## Written request
Count how many lines in the material below contain the string "closer", treating uppercase and lowercase as different. Reply with the number alone.

## Entries
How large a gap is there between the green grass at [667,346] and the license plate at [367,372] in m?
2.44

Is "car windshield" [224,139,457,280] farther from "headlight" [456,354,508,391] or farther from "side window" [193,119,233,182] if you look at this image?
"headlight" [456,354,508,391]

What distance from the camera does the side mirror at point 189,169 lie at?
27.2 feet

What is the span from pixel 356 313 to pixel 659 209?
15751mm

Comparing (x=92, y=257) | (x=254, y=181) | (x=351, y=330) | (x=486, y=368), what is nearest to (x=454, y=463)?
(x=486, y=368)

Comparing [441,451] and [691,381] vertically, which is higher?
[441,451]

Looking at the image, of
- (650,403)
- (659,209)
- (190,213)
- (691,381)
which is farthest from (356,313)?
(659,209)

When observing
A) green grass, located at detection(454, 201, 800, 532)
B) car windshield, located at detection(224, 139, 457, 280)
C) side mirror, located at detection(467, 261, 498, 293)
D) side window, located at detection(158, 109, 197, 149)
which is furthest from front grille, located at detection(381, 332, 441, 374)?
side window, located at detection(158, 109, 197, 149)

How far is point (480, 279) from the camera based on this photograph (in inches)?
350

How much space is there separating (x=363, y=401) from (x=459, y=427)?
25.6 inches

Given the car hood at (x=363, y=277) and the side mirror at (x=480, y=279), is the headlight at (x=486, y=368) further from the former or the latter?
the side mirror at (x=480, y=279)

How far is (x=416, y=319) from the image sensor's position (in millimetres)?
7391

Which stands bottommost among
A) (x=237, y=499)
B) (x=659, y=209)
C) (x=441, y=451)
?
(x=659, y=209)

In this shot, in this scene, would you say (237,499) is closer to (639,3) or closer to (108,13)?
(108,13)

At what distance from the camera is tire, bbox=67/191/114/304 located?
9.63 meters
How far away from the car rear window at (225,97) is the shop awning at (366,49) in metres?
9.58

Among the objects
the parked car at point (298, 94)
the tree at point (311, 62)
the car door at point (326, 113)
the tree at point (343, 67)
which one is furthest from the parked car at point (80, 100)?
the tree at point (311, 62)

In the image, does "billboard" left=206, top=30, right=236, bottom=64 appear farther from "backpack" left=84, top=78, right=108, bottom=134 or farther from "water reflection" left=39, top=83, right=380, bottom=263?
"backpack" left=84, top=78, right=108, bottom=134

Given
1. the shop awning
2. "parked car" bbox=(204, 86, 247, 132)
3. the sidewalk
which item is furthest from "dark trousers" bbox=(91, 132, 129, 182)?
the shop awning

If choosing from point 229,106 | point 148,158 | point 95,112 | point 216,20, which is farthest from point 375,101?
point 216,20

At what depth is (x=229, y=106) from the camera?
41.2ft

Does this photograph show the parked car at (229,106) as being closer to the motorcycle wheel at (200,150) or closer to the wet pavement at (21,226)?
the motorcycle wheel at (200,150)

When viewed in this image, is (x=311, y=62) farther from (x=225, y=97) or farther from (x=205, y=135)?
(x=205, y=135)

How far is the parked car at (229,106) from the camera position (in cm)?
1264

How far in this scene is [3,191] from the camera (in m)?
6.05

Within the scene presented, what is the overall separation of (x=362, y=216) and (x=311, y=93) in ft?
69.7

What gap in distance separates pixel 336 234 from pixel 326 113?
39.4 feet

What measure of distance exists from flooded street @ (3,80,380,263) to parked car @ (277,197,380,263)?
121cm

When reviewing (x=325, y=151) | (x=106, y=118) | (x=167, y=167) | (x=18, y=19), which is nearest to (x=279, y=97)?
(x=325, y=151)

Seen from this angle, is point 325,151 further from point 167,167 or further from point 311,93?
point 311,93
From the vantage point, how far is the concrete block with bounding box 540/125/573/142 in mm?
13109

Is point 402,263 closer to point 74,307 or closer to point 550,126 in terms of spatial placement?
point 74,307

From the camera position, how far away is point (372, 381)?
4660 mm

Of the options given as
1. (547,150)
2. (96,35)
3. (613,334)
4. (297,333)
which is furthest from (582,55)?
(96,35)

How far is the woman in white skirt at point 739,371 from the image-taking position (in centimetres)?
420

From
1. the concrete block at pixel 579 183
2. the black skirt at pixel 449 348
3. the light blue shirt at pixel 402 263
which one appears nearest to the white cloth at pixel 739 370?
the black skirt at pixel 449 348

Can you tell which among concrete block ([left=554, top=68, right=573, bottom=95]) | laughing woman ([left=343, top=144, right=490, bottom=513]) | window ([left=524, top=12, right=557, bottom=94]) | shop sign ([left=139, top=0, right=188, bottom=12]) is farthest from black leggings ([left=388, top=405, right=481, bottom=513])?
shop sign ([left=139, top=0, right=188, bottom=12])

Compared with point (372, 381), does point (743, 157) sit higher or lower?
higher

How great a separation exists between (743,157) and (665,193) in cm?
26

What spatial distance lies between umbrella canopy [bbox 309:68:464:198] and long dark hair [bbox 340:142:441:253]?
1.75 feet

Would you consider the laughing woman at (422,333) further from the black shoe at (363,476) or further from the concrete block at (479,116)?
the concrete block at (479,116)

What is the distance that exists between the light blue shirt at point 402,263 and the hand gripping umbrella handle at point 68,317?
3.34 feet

## Response for this exercise
3